**SELECTED TEXT:**
Incident Response
The Incident Response module manages security incidents through their full lifecycle following the NIST SP 800-61 framework. Each incident gets a full-page workspace with a NIST phase stepper, five content tabs (Overview, Timeline, Runbook, Notifications, After-Action Review), and integrated evidence and remediation tracking. The module supports automated playbook activation, breach notification compliance, response metrics calculation, and AI-assisted post-incident analysis.
Overview
Access from Incident Response → Incidents in the sidebar. The page has two top-level tabs: Incidents and Settings.
Summary Statistics
The top bar shows live counts:
- Total — All incidents
- Open — Non-closed incidents (any active status)
- Critical / High / Medium / Low — Counts by severity
- Closed — Resolved or false positive incidents
Click any stat card to filter the table.
Incident Table
The table shows all incidents with sortable columns:
- ID — Auto-generated incident number (e.g., INC-2026-0001)
- Title — Incident summary (click to navigate to full-page detail)
- Severity — Critical, High, Medium, or Low (color-coded, inline editable)
- Category — Incident type (Data Breach, Malware, Phishing, etc.)
- Status — Current lifecycle status (inline editable)
- Commander — Incident commander (inline editable)
- Discovered — Date the incident was detected
Use the filter bar to search by text, filter by severity, category, or status. Additional columns available via the Columns button.
Reporting an Incident
Click + Report Incident to open the 5-step reporting wizard.
Step 1: What Happened?

**TASK DETAILS:** In the incident response text, which five content tabs does each incident workspace have? The material after this point is separate from the incident response text.

**AVAILABLE DATA:**
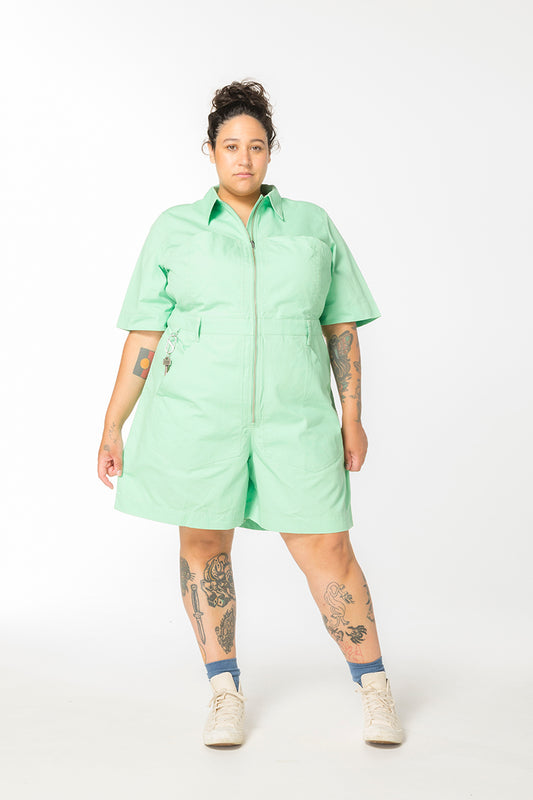 Ripstop Cropped Lagoon Suit - Long - Pastel Ming Green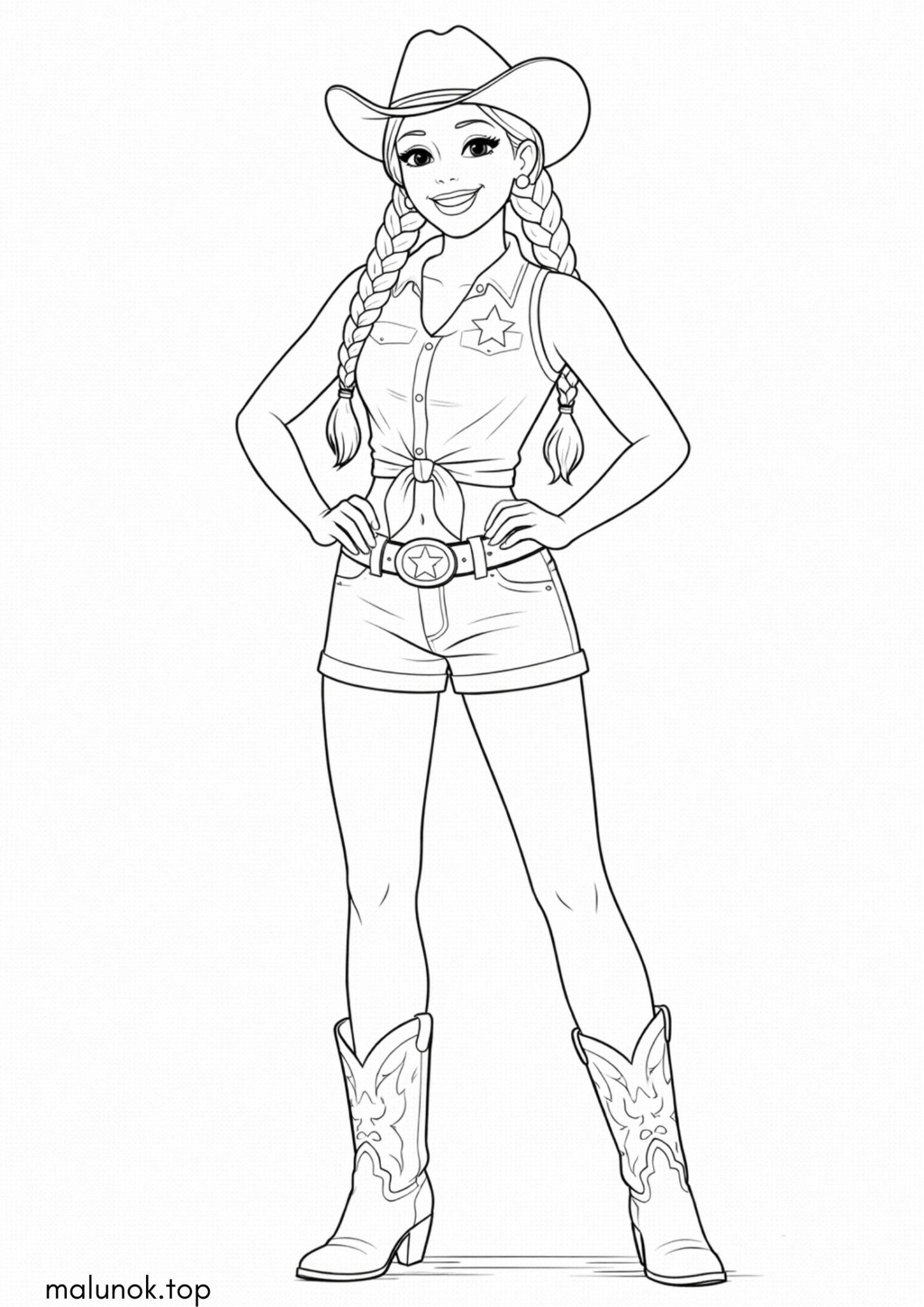 Раскраска Барбі у ковбойському капелюсі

**ANSWER FOR THIS EXERCISE:** Overview, Timeline, Runbook, Notifications, and After-Action Review.